COMPLETE THE FOLLOWING:
**a)** In the wheel spacer forum thread, what offset did the full-size 16" spare on the Jetta 4 have?
**b)** Please repeat the wheel spacer forum thread from "I have never" up to and including "to see effect.".
**c)** Pick up the wheel spacer forum thread where it stops and keep writing it.

# Does anybody make a 2mm wheel spacer?



## Caleb (May 19, 1999)

I am looking for a 2mm wheel spacer. Does anybody make one of these. The smallest ones I have seen are 5mm. I am looking to go from 40mm offset back to stock 38mm offset.


----------



## Sheep (Dec 21, 2000)

*Re: Does anybody make a 2mm wheel spacer? (Caleb)*

I have never seen such that thin, and not so sure it wouldn't be susceptible to stress cracking....it's unpractical for a company to make a spacer so thin. 2mm is so inconsequential you'd not even notice it so why would you want to "make up" such a small difference? Even the OEM wheels on my Jetta 4 had different offsets.....17" Longbeaches were ET38, but fullsize 16" spare was ET42.
I replaced them with 18x8 Borbets ET35, with 8mm spacers on rear only. Here's link for you to see effect.
http://www.imagestation.com/al...idx=9
http://www.imagestation.com/al...idx=2
Gosh, you could make your own 2mm spacers out of posterboard sprayed with multicoats of plastic coating if you're that desperate, or even finding some flexible plastic sheeting.
Keep in mind, that if you don't use anti-seize on backside of an alum spacer and around hub's lip, it will only take a few weeks of wet weather (expecially with salt on winter roads) for the spacer to electrolytically weld itself to the steel hub. With a 2mm spacer, you'd NEVER get the thing off without ruining it! Even with the antiseize, you still need to pull wheels and spacers occasionally to clean and respray again.


_Modified by Sheep at 12:10 AM 2-26-2004_


----------



## Caleb (May 19, 1999)

*Re: Does anybody make a 2mm wheel spacer? (Sheep)*

Well I have a huge long story about my wheels and how my car drives all screwed up if I put on my summer wheels compared to my winter wheels. I will post my experience if you want but I warn you it is a hell of a story. Basically I have concluded that 2mm makes all the difference in the world on my car.


----------



## Sheep (Dec 21, 2000)

*Re: Does anybody make a 2mm wheel spacer? (Caleb)*

You said nothing originally regarding summer/winter wheels, so I didn't know the whole situation, therefore I addressed a generalized scenario not knowing details. Concerning winter/summer wheels....you didn't mention what material in your different sets, size of wheels, weights, or type of tire and tread. Those variables can factor HUGELY into the handling of car and not even remotely be related to 2mm offset difference.








Since I've pushed my previous 1.8T Jetta in competition to speeds well over 120mph on winding course, I know wheel offset increases ranging anywhere from 3-8mm along with some basic susp upgrades vastly improved the handling/control/stability, etc of this car. That's my experience....and the same is being borne out to a greater degree with this TT and I've not even done springs/dampers yet.


_Modified by Sheep at 12:54 AM 2-26-2004_


----------



## Caleb (May 19, 1999)

GIVEN INFORMATION:
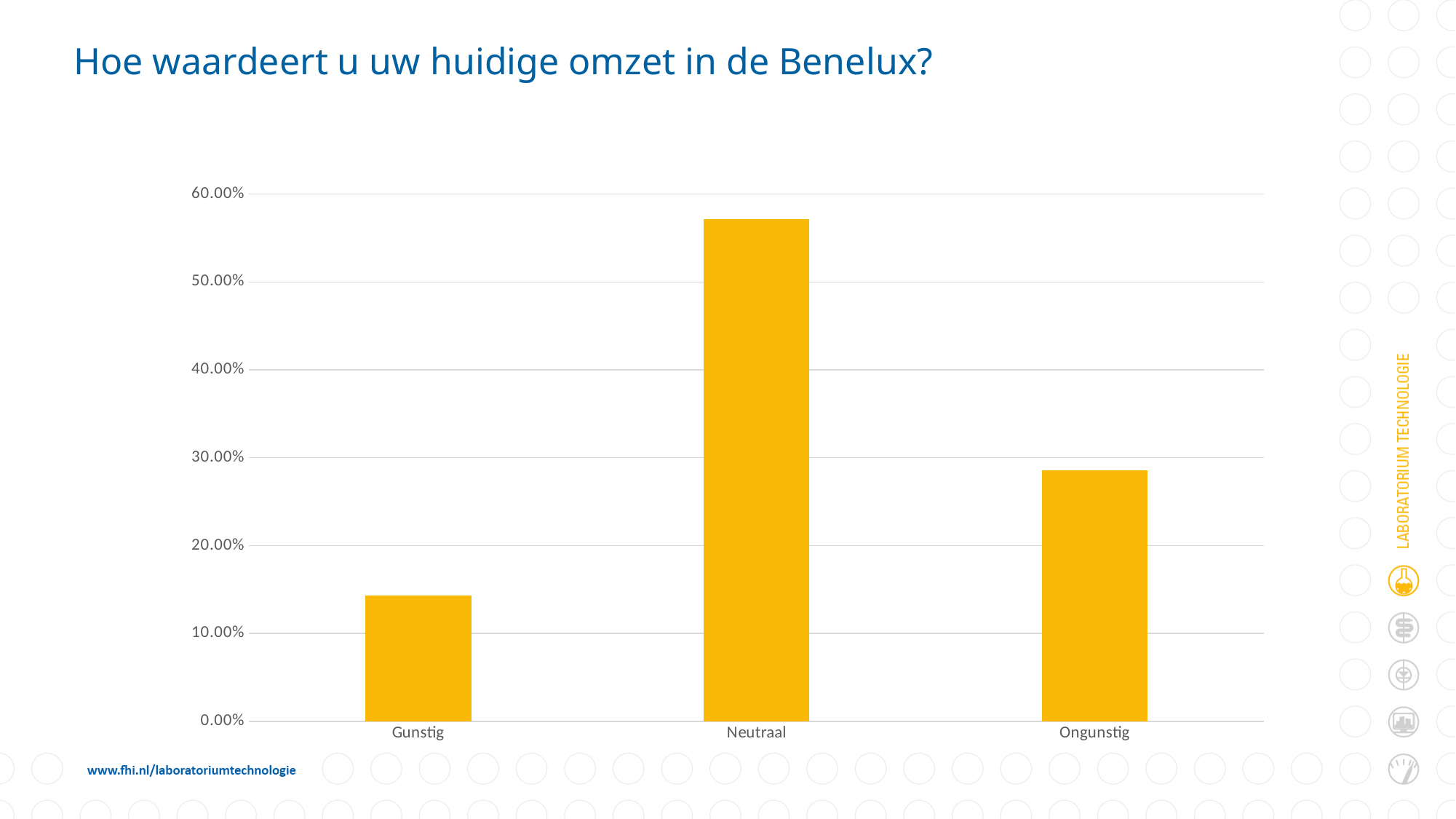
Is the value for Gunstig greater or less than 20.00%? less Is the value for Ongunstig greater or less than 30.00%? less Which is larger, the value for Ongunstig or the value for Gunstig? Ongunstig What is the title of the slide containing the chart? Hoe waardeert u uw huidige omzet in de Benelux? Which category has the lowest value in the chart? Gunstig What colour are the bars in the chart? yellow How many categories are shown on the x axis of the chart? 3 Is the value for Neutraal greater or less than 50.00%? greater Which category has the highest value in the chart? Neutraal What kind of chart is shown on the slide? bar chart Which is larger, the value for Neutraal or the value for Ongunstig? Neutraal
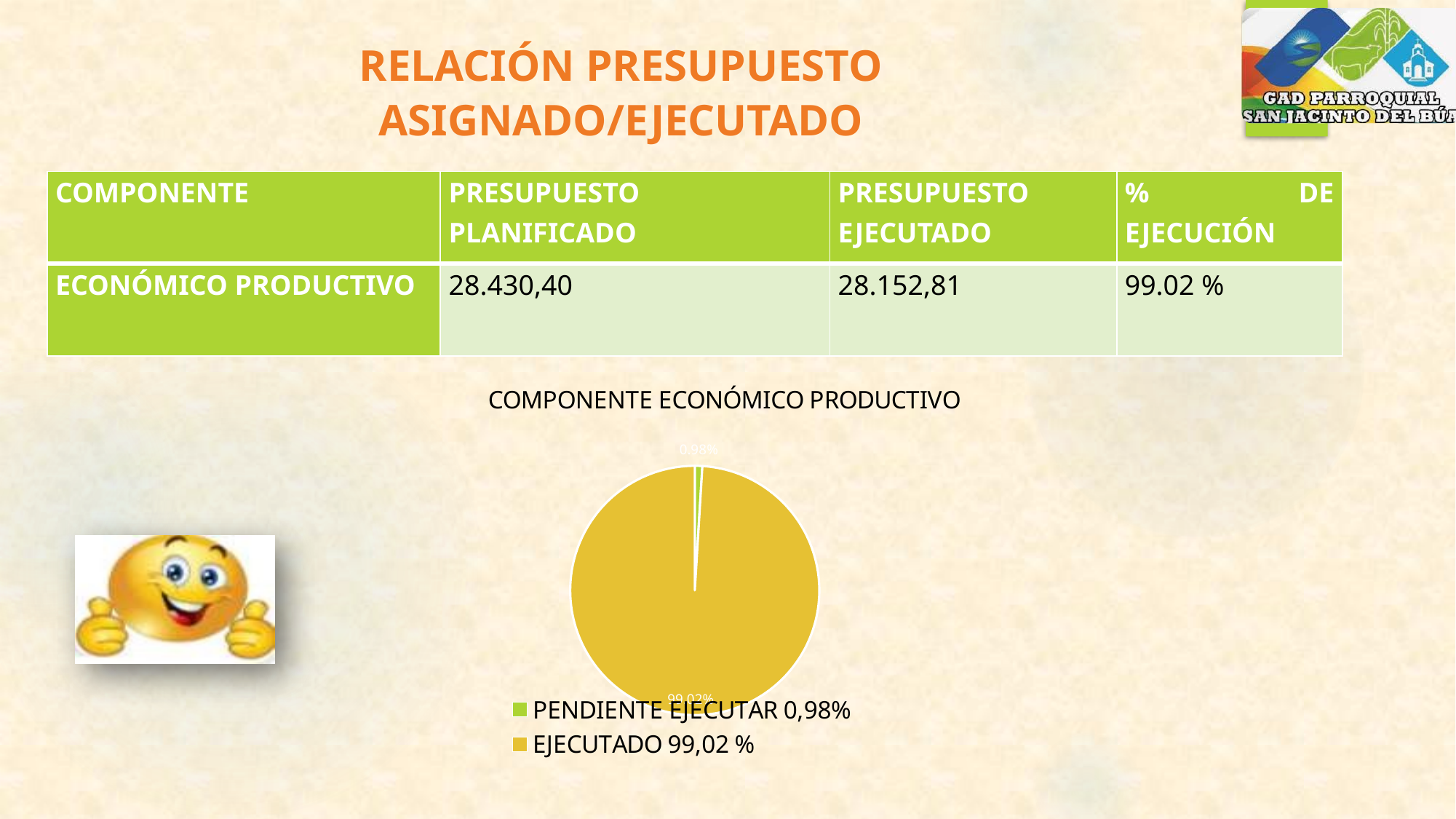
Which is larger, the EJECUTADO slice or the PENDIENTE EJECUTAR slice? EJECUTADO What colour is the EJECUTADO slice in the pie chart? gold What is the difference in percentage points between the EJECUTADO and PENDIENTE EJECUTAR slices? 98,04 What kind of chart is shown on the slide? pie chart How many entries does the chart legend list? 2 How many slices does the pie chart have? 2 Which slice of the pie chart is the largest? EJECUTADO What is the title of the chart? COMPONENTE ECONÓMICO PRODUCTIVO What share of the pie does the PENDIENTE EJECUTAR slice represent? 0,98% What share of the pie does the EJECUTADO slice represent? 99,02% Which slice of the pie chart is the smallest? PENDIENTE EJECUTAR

ANSWERS BY TASK:
**a)** ET42

**b)**
I have never seen such that thin, and not so sure it wouldn't be susceptible to stress cracking....it's unpractical for a company to make a spacer so thin. 2mm is so inconsequential you'd not even notice it so why would you want to "make up" such a small difference? Even the OEM wheels on my Jetta 4 had different offsets.....17" Longbeaches were ET38, but fullsize 16" spare was ET42.
I replaced them with 18x8 Borbets ET35, with 8mm spacers on rear only. Here's link for you to see effect.

**c)**
*Re: Does anybody make a 2mm wheel spacer? (Sheep)*

Ok here's my story. My '91 GTI originally came with 14x6" wheels with ET38 and 185/60/14 tires. They are ok with the exception that they are bent up real bad due to the previous owner. I originally had some Dunlop D60A2 tires on them but after one winter I decided those things were just dangerous. So I swapped the tires out for some Mastercraft Avenger GT's that I got from my tire guy down the road. They are ok for a run of the mill tire. At this point all is good. I later put on some Aquatread tires because the Avenger GT tires wore out and I got a hell of a deal on some used Aquatread II tires. No matter what tires I put on the teardrops the car still drove just fine. 
So I decide a good while later when I get some money that I want aftermarket wheels. I end up getting a set of 15x7" TSW Hockenhiems with ET40 and put 195/50/15 rubber on them. I put on the same Mastercraft Avenger GT tire that was on my factory teardrop rims. I notice that after putting on my TSW wheels that the car now tracks real bad on uneven pavement and also torque steers more. I am kind of pissed off. After thinking about it all I can think that would cause this is the different offset.
The TSW's act as my summer wheels and tires and the factory teardrops act as my winter wheels and tires. I can swap out to the winter set and the tracking and excessive torque steer go away. Well basically time goes on and since my teardrops are bent up so bad they are leaking air around the bead of the tire where it seals up against the wheel. I decide to swap the winter teardrops out with a set of factory steel wheels that my dad had laying around. These are the exact same size and offset as the other factory teardrops. So I swap my Aquatread II tires onto these factory steel rims and all is good. Car still drives just fine with the winter set on but everytime I put on the summer TSW's all goes to hell.
Basically as far as the factory winter sets go I went from a aluminum teardrop with three different tires on them at different points and all was good. Then I switched over to some factory steel wheels with the same size and specs. I have the same rubber on those as I did with the teardrops.
The summer wheels are aluminum TSW's that are an inch wider and 2mm more offset than the winter wheels. I have had the same exact brand tires on the winter and summer sets before so I know that tire is not the issue.
The only differences I can see is the inch of width and the 2mm more offset. I don't think the width has anything to do with it because the inch of width won't change the track of the car or the scrub radius but the 2mm offset will.
So there is my story. I don't mean to sound like a ass or anything but I have dealt with this thing for a couple of years and it is really annoying me. If you can throw in any useful input go ahead. I actually welcome it. I hope I can get this problem squared away.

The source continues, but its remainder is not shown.